17 thoughts on “On Stephen Bond on Player Freedom

  1. Hmm… After reading the first few paragraphs I was not convinced, but after finishing the article I think you do make a good point. “Galatea” was the second IF I ever played, and I enjoyed it quite a lot. I think it illustrates your point well. I played through to at least a half dozen different endings, though the first one I got (after my recap stretched to over a page) is still my favorite. That game is a pinnacle of player customizability and highlights the power of meaningful user choices. (As a side note, I too get frustrated with PC’s for which one chooses name and gender, and then finds that these choices have little or no effect on the game. I find it much more interesting to take on the role of one of the author’s characters, even if he or she is unlike myself.)

    I do think it should be noted (and your post doesn’t necessarily conflict here) that while meaningful player choices can be useful devices, for me at least, they rarely effect the overall level of enjoyment (unless they are the primary focus of the game, such as in Galatea). I don’t know how familiar you are with console games, but a few years ago my roommate and I played a game called “Fate,” (on the XBox) that boasted it was the most highly-player-customizable game ever. Every action in the game affected your character, and thus the plot and even the way other characters reacted to you. Just for fun, we played the game through in an attempt to get as evil a character as possible. We succeeded to the point that villagers would run away screaming at the very sight of our character. This was entertaining to a degree, but Fate falls far from the top on my list of favorite games, despite making ample use of player choice. In an environment where you can save, reload, and create as many characters as you like, player choices tend to boil down to interesting sub-stories rather than adding to the overall experience.

    It’s usually pretty obvious when you have a choice to make in a game, and that makes it easy to save, try one path, reload, and then try the other. I generally walk away from moments like those thinking “Oh, that was neat,” but nothing more. Conversely, my favorite games, especially in the adventure genera, have been lacking if not devoid of choices. I usually don’t mind subscribing to an imposed system of right and wrong, because when I play IF, I try to play as the character rather than as myself. Perhaps that is why I nevertheless enjoyed Galatea… I felt more like I was playing as myself rather than a character from the game.

    That said (and I apologize for the long post), I think that “meaningless” character choices can be just as powerful if not more so than “meaningful” ones. One common feature of many games is to present the player with one final choice at the very end of the game: one that is obviously selfish and one that is obviously selfless, both leading to different endings. At this point in the game, the choice is more “meaningless” than most because it is past the climax of the story and obviously won’t affect anything past the immediate future.
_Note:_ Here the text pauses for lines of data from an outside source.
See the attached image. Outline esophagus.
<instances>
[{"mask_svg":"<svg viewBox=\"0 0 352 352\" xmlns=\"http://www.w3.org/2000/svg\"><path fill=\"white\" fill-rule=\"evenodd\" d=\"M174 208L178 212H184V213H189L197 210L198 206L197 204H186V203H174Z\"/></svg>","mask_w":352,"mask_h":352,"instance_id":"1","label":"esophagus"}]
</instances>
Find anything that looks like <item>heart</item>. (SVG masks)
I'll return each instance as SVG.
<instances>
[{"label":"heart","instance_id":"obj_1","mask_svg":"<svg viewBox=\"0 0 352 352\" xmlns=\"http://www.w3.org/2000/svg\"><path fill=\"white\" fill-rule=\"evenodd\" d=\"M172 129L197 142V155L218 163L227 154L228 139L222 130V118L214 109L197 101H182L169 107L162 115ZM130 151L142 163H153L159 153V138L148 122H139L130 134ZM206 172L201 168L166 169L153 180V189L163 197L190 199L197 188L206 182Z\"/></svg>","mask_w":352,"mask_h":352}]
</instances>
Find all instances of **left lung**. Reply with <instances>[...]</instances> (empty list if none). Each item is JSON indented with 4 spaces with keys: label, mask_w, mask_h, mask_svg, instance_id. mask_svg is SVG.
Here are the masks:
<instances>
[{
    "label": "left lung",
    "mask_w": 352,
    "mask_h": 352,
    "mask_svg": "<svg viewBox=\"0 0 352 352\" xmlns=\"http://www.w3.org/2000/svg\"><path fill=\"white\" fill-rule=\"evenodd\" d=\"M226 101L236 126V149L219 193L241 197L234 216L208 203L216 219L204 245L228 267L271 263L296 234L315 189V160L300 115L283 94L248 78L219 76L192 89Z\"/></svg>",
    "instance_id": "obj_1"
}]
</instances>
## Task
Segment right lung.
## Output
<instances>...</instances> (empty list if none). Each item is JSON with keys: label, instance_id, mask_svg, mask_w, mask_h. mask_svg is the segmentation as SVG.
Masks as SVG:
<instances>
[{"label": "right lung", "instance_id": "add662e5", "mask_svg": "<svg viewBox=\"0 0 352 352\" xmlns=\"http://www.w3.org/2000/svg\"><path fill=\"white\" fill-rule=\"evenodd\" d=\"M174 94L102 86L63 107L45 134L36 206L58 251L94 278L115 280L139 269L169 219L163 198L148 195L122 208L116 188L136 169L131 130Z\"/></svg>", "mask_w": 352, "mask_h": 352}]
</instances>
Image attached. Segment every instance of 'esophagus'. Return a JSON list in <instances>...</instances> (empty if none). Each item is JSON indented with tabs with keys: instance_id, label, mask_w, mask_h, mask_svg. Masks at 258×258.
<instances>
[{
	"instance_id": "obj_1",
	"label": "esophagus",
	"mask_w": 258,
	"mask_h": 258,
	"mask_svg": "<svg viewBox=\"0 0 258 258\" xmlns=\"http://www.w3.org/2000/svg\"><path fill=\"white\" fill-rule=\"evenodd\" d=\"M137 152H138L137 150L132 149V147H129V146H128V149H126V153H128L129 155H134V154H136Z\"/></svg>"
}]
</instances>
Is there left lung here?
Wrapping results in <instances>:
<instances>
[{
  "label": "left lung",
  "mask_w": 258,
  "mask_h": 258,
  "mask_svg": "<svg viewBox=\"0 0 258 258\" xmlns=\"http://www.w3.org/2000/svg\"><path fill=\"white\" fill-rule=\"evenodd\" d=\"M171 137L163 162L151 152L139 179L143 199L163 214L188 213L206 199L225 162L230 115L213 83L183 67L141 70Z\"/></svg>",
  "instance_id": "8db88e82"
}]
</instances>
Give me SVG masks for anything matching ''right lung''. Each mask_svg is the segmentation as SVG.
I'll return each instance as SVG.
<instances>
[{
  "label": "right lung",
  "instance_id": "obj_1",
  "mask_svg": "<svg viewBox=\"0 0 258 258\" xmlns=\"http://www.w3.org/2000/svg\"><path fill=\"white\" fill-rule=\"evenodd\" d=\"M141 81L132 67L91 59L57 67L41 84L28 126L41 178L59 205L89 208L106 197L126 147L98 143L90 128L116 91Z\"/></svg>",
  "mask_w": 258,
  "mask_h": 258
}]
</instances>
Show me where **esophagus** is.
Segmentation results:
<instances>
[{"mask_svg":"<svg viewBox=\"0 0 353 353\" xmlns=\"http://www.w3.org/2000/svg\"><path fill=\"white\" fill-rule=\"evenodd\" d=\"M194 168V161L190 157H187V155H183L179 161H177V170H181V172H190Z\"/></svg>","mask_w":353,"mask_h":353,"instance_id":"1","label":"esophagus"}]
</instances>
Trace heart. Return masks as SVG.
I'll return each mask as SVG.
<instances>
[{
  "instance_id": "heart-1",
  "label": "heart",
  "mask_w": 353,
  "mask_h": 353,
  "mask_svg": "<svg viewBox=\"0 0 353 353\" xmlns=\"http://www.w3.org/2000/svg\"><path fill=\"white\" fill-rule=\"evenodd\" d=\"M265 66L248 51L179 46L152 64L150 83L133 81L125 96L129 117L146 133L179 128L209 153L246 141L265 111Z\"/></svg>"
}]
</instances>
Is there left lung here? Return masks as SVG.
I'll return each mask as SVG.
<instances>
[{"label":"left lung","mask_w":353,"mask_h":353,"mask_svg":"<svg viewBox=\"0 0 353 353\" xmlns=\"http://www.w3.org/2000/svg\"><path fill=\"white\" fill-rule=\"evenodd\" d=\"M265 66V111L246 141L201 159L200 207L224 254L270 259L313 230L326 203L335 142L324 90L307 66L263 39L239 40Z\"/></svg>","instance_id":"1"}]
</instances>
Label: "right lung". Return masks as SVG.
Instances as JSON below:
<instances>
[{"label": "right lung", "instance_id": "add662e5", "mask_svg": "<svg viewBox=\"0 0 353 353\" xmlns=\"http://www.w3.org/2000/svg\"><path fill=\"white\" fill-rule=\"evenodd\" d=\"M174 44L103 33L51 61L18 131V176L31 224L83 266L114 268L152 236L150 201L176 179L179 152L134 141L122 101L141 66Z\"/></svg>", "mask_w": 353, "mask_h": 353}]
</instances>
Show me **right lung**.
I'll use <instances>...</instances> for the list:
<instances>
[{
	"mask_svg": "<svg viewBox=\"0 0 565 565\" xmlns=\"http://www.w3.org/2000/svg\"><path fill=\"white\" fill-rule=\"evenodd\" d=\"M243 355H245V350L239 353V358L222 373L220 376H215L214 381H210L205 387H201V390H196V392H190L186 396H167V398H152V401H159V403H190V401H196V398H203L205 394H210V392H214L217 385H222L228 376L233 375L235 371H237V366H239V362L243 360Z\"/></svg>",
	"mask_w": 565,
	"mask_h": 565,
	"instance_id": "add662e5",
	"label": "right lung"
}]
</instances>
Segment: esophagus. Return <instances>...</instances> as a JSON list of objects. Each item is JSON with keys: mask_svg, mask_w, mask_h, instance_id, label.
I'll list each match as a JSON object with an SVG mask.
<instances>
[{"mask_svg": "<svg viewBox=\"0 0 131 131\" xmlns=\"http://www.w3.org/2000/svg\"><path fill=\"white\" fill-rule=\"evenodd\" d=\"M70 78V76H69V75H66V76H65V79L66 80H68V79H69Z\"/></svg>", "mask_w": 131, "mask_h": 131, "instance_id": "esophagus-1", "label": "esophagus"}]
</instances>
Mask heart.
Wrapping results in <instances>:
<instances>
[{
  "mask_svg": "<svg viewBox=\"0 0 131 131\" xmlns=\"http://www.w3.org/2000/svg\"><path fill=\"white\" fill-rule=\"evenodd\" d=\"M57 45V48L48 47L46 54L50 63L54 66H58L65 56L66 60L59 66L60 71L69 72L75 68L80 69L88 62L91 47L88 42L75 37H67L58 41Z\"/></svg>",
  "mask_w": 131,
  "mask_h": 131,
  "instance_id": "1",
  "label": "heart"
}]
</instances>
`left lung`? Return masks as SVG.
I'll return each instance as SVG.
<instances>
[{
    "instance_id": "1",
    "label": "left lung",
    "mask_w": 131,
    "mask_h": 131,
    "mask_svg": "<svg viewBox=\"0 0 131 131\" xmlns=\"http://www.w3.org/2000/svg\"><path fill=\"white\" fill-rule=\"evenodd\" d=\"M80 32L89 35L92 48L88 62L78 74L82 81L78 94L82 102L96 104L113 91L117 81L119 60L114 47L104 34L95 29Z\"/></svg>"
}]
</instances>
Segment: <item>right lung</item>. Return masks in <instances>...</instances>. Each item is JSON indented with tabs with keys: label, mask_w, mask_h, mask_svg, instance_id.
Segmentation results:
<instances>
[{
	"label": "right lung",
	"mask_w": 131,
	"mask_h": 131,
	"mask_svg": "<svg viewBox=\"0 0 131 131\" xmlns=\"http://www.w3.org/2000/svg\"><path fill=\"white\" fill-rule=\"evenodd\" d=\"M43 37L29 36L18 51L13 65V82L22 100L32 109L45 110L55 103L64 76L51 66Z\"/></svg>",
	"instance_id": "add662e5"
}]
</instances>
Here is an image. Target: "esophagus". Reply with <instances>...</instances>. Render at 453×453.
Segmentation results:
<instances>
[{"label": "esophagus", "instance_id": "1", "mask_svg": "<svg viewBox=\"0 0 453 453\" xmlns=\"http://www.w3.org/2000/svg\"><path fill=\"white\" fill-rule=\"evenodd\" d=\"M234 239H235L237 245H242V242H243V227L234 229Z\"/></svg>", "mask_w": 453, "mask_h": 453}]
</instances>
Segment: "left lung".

The player already has the feeling of satisfaction from finishing the game–has already won–and now has a very simple choice of endings. Despite the “meaninglessness” of such a choice, I really do enjoy this sort of thing. I’ll get to why in just a moment.

    Another example of “meaningless” choices would be from a PC game called Baldur’s Gate II. This was a fantasy RPG with a set plot and cast, but offered countless tiny, mostly-non-game-affecting freedoms along the way. For example (unlike most RPG’s) you were free to fight with anyone in the game–from store owners to enemies. So if someone insulted you in a bar, you could start a brawl that ultimately wouldn’t affect the plot, but was still very satisfying. Also, since you had this freedom, it made every time you didn’t start a brawl more meaningful… not because it changed the plot at all, but because you felt like the “bigger man or woman.”

    I think it’s the very fact that choices like those don’t have much effect on the game that makes them so powerful. The choice you make depends totally upon you (or rather the character you are trying to cultivate in the game). The game doesn’t care one way or the other, so there is no pressure to pick one over the other and no stress that you might be missing part of the story. If I am playing a rough-and-tumble barbarian, I might start fights with anyone who looks at me sideways just for the sheer chance to immerse myself in the character. If I’m playing a noble knight, I ignore the insults and walk away feeling dignified. In those cases it’s all about me and my character and not about the game, and that can really add to the player experience.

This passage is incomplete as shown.